Sampai tak terasa, aku pun ikut menitikkan air mata. Saat kuberbalik untuk menghapus air itu. Dia datang menghampiri. Dia yang pernah membuatku semangat untuk berangkat ke sekolah hanya sekedar untuk melihatnya berjalan dan tertawa di koridor sekolah. Dia yang namanya terus kupanjatkan saat pembagian kelas dan tempat duduk. Berharap agar aku bisa berada di ruangan yang sama.
“Arin. Apa kabarmu?” Dia menyapa. “B-baik.” Aku tergugu menjawab. Debaran jantungku menggila. Dia masih memiliki senyum yang sama, begitu manis dan hangat. Layaknya marshmallow di atas coklat panas di tengah hujan. “Sendirian?” tanyanya lagi. Aku mengangguk dibalasnya dengan senyum dan menatap jauh ke sepasang sejoli dimabuk cinta yang tengah berdiri memamerkan kebahagiaan di tengah kelip lampu flash fotografer. “Em,” dia ragu untuk melanjutkan percakapan. Pun denganku.
Rasanya semua tertahan di ujung bibirku. Ingin terucap tetapi tak sanggup. Sesekali aku melirik padanya yang makin bercahaya dibawah kilau lampu dan background rangkaian bunga putih ungu yang dikonsepkan sang pemilik dunia hari ini.

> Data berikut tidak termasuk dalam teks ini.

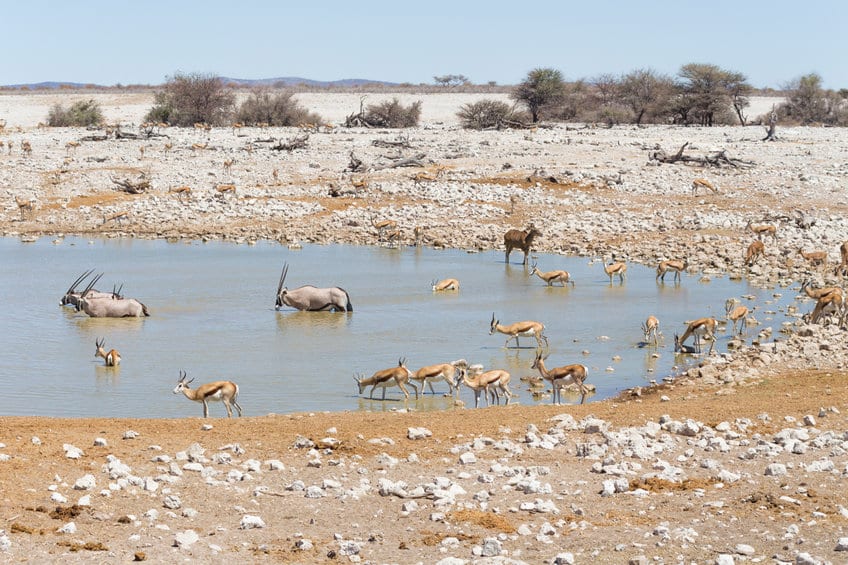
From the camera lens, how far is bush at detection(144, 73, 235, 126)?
1953 inches

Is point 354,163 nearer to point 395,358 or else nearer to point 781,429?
point 395,358

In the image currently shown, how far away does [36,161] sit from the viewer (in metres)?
35.3

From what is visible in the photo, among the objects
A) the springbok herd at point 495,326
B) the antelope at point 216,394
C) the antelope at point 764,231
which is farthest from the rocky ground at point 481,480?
the antelope at point 764,231

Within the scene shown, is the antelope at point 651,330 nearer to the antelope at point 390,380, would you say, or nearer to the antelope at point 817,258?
the antelope at point 390,380

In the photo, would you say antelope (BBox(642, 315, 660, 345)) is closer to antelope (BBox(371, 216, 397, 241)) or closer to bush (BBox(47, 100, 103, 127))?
antelope (BBox(371, 216, 397, 241))

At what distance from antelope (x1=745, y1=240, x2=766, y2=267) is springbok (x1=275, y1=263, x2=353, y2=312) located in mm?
8778

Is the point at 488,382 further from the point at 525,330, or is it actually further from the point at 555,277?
the point at 555,277

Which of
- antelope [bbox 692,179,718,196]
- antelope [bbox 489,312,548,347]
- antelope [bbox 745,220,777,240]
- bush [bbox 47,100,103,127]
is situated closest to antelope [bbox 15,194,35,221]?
antelope [bbox 692,179,718,196]

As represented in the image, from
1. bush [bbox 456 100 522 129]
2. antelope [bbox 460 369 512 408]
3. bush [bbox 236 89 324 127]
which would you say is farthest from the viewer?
bush [bbox 236 89 324 127]

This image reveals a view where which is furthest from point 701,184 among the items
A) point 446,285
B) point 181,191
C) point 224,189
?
point 181,191

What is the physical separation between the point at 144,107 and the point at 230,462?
6061cm

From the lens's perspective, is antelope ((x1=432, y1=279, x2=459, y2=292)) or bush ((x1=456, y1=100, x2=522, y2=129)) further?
bush ((x1=456, y1=100, x2=522, y2=129))

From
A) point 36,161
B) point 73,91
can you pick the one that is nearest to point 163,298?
point 36,161

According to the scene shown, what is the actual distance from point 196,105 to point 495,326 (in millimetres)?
36586
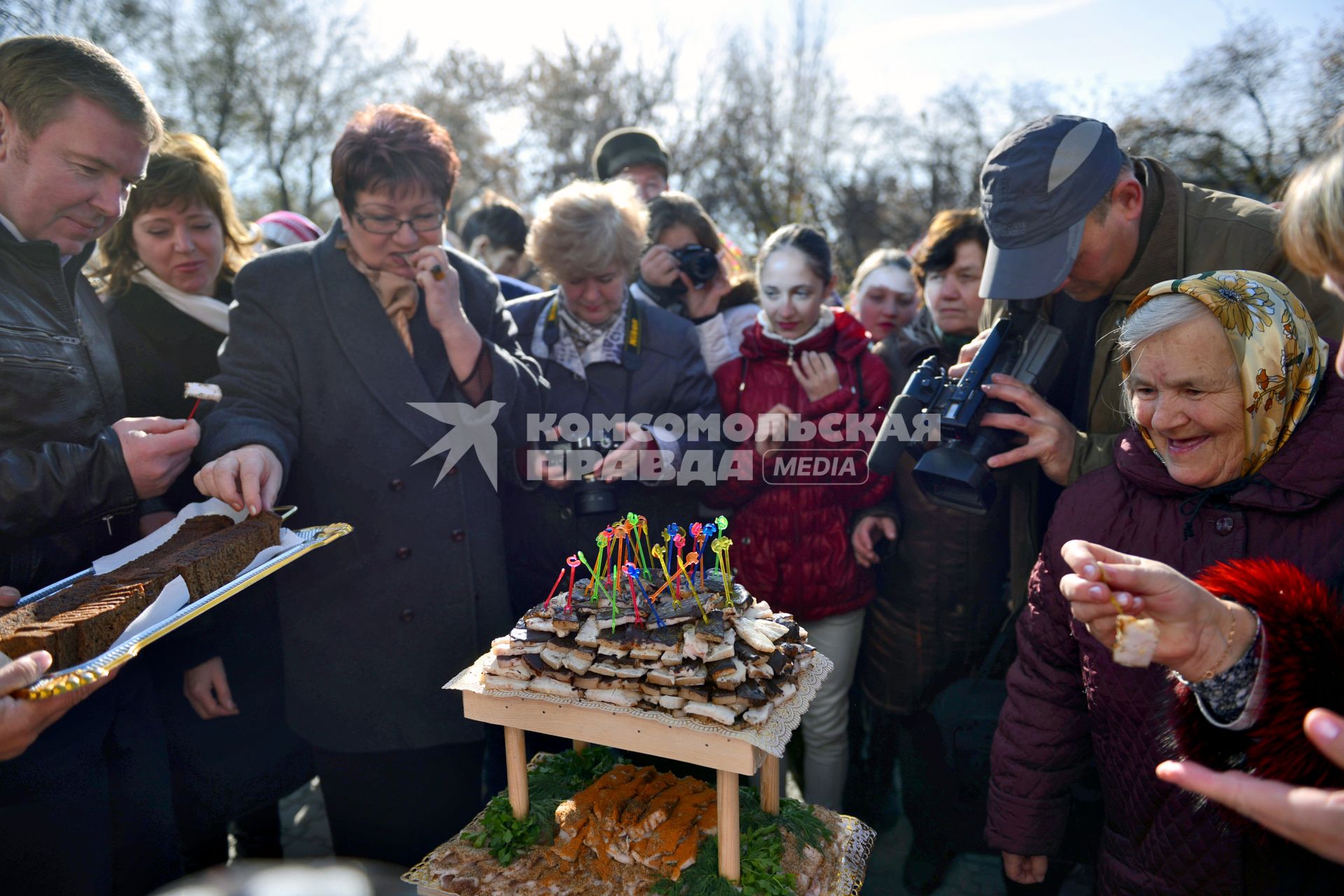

Untuk kami yang hanya ‘mengontrak’, cukup nikmati saja. Dan aku sangat menikmatinya. Menatapnya di jarak yang begitu dekat. Wangi parfum yang semerbak juga mampu membuatku melayang.
Aku harus pergi sebelum mabuk dan makin terbawa akan perasaan lama yang tak pernah berubah.
“Kamu mau pergi lagi?” Dia mencekal pergelanganku saat aku akan beranjak. “Lagi?” Aku bingung. Dia mulai salah tingkah, bibirnya bergerak. Namun, tak satu katapun terucap.
“Arin, Arga!” Bima, teman sekelas kami mendekat dan membuat Arga melepaskan cekalannya. Kami saling bertatap tanpa kata. Namun, entah kenapa aku seperti menunggu. Sama seperti saat perpisahan dulu. Dan akhirnya, kita berpisah tanpa kata. Tanpa kuungkapkan perasaanku, tanpa kutanyakan perasaannya, arti tiap senyumannya, perhatiannya dan sentuhan tangannya di kepala.
Sesekali aku berbalik melihatnya yang masih berbicara dengan Bima. Namun, hanya Bima yang berbicara satu arah, sedangkan Arga matanya masih memandang ke arahku dengan tatapan yang sama seperti delapan tahun lalu.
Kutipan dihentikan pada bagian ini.